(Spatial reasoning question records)
<<<<
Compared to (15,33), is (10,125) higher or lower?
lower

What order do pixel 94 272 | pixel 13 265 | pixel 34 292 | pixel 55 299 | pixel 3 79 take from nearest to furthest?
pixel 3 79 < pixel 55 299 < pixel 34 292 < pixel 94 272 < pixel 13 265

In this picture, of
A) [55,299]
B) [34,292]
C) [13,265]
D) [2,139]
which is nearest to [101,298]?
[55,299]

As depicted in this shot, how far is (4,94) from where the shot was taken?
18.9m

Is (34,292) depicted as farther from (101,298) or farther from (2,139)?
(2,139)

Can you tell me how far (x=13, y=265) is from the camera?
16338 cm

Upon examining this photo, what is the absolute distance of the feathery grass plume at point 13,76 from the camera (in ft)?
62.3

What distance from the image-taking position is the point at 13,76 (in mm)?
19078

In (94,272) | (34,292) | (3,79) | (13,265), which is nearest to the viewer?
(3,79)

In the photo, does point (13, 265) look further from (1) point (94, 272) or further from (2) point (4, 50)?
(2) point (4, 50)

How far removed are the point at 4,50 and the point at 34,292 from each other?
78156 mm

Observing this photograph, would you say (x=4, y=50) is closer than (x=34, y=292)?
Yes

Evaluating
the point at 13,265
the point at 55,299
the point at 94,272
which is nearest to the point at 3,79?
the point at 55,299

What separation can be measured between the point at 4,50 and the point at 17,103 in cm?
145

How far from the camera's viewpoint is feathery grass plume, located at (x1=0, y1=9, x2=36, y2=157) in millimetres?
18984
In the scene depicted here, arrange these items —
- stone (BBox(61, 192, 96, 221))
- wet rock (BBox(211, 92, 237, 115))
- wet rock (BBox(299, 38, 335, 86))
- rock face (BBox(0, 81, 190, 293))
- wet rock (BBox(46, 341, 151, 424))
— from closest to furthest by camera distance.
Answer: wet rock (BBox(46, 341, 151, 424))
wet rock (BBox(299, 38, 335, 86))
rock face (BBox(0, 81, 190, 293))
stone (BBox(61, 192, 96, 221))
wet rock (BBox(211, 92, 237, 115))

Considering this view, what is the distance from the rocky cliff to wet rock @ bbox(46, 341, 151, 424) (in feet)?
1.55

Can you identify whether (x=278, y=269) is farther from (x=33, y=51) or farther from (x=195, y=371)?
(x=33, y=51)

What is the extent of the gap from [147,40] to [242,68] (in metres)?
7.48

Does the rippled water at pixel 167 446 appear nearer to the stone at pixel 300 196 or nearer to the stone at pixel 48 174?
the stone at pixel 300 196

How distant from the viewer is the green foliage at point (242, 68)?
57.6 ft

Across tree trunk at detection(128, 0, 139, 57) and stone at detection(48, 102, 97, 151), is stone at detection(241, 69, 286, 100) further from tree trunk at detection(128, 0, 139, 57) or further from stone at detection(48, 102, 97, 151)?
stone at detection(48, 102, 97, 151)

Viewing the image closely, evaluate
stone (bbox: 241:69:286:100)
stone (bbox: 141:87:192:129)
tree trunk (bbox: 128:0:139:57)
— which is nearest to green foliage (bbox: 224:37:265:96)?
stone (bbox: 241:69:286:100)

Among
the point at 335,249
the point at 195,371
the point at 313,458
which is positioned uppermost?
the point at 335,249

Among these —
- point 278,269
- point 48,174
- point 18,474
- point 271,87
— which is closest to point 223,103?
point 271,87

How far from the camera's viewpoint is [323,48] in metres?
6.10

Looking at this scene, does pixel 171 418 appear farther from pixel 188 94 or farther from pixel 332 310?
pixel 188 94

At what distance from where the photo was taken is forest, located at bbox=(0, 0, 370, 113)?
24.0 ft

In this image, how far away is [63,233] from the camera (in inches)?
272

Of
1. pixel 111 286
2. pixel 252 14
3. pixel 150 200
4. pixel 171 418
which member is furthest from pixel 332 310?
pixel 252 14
>>>>
DIRECTION –
Rewrite all of the records above, replacing each occurrence of "feathery grass plume" with "grass tuft" and keeping everything else identical.

FULL SOLUTION –
Compared to (15,33), is (10,125) higher or lower?
lower

What order do pixel 94 272 | pixel 13 265 | pixel 34 292 | pixel 55 299 | pixel 3 79 take from nearest to furthest?
pixel 3 79 < pixel 55 299 < pixel 34 292 < pixel 94 272 < pixel 13 265

In this picture, of
A) [55,299]
B) [34,292]
C) [13,265]
D) [2,139]
which is nearest to [101,298]?
[55,299]

As depicted in this shot, how far is (4,94) from where the shot was taken?
18.9m

Is (34,292) depicted as farther from (101,298) or farther from (2,139)?
(2,139)

Can you tell me how far (x=13, y=265) is from the camera?
16338 cm

Upon examining this photo, what is the absolute distance of the grass tuft at point 13,76 from the camera (in ft)?
62.3

What distance from the image-taking position is the point at 13,76 (in mm)?
19078

In (94,272) | (34,292) | (3,79) | (13,265), which is nearest to the viewer?
(3,79)

In the photo, does point (13, 265) look further from (1) point (94, 272) or further from (2) point (4, 50)?
(2) point (4, 50)

How far removed are the point at 4,50 and the point at 34,292 from each other?
78156 mm

Observing this photograph, would you say (x=4, y=50) is closer than (x=34, y=292)?
Yes

Evaluating
the point at 13,265
the point at 55,299
the point at 94,272
which is nearest to the point at 3,79?
the point at 55,299

What separation can be measured between the point at 4,50 and the point at 17,103 in cm?
145

How far from the camera's viewpoint is grass tuft, located at (x1=0, y1=9, x2=36, y2=157) in millimetres?
18984
In the scene depicted here, arrange these items —
- stone (BBox(61, 192, 96, 221))
- wet rock (BBox(211, 92, 237, 115))
- wet rock (BBox(299, 38, 335, 86))
- rock face (BBox(0, 81, 190, 293))
- wet rock (BBox(46, 341, 151, 424))
— from closest to furthest by camera distance.
Answer: wet rock (BBox(46, 341, 151, 424))
wet rock (BBox(299, 38, 335, 86))
rock face (BBox(0, 81, 190, 293))
stone (BBox(61, 192, 96, 221))
wet rock (BBox(211, 92, 237, 115))

Considering this view, what is the distance from the rocky cliff to wet rock @ bbox(46, 341, 151, 424) (in feet)?
1.55

Can you identify whether (x=278, y=269) is farther from (x=33, y=51) or farther from (x=195, y=371)?
(x=33, y=51)

What is the extent of the gap from [147,40] to [242,68] (in metres)?
7.48

Does the rippled water at pixel 167 446 appear nearer to the stone at pixel 300 196 or nearer to the stone at pixel 48 174?
the stone at pixel 300 196

How distant from the viewer is the green foliage at point (242, 68)?
57.6 ft

Across tree trunk at detection(128, 0, 139, 57) and stone at detection(48, 102, 97, 151), is stone at detection(241, 69, 286, 100) further from tree trunk at detection(128, 0, 139, 57) or further from stone at detection(48, 102, 97, 151)?
stone at detection(48, 102, 97, 151)

Viewing the image closely, evaluate
stone (bbox: 241:69:286:100)
stone (bbox: 141:87:192:129)
tree trunk (bbox: 128:0:139:57)
— which is nearest to green foliage (bbox: 224:37:265:96)?
stone (bbox: 241:69:286:100)

Among
the point at 335,249
the point at 195,371
the point at 313,458
which is positioned uppermost?
the point at 335,249

Among these —
- point 278,269
- point 48,174
- point 18,474
- point 271,87
— which is closest to point 223,103?
point 271,87

How far from the camera's viewpoint is [323,48] in metres?
6.10

Looking at this scene, does pixel 171 418 appear farther from pixel 188 94 or farther from pixel 332 310?
pixel 188 94

At what distance from where the photo was taken is forest, located at bbox=(0, 0, 370, 113)?
24.0 ft

In this image, how far away is [63,233] from the camera (in inches)?
272

Of
1. pixel 111 286
2. pixel 252 14
3. pixel 150 200
4. pixel 171 418
which member is furthest from pixel 332 310?
pixel 252 14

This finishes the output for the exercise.